Question: A 67-year-old Medicare patient at average risk for colorectal cancer reports to the surgeon for a scheduled screening colonoscopy. During a complete screening colonoscopy to the cecum, the physician identifies and removes a pair of polyps from the ascending colon using hot biopsy forceps. The pathology indicates that these polyps were benign. How do I report this?
Washington Subscriber
Answer: In this case, you would report 45384 (Colonoscopy, flexible, proximal to splenic flexure; with removal of tumor[s], polyp[s], or other lesion[s] by hot biopsy forceps or bipolar cautery) for the procedure. Attach modifier PT (Colorectal cancer screening test converted to diagnostic test or other procedure) to indicate that the encounter went from a screening to a diagnostic procedure. Use 211.3 (Benign neoplasm of colon) as the diagnosis code.

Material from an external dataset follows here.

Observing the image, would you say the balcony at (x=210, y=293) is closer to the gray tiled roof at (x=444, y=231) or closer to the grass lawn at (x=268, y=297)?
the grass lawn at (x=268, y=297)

For Medicare contactors, providers should append modifier PT “to the diagnostic procedure code that is reported instead of the screening (test) when the screening test becomes a diagnostic service,” according to the Medicare Physician Fee Schedule Final Rule published in the Nov. 29, 2010 Federal Register.

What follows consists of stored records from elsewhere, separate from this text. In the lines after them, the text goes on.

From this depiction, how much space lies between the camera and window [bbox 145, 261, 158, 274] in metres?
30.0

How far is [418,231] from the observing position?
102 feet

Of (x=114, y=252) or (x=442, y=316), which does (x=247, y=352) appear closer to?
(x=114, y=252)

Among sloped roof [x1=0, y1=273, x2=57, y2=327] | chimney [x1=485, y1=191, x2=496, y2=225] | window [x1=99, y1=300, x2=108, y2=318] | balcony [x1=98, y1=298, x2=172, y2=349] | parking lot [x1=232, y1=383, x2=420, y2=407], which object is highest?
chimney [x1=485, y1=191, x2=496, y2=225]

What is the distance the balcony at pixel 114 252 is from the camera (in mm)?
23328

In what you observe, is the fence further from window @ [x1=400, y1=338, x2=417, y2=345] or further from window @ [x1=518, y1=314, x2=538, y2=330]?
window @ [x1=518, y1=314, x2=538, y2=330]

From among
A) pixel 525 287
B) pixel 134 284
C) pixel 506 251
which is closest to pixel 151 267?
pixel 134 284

Tip: You would not bill G0105 (Colorectal cancer screening; colonoscopy on individual at high risk) because the Medicare G codes are for screenings only. Since the surgeon also performed the polyp removal, you can’t use the G codes in this case.
On the other hand, modifier 33 (Preventive services) identifies screening/preventive services. Usually, the lack of signs or symptoms would tell you that the service is a screening colonoscopy. If the physician found no polyps, you would append modifier 33 to the screening colonoscopy code (G0105-33).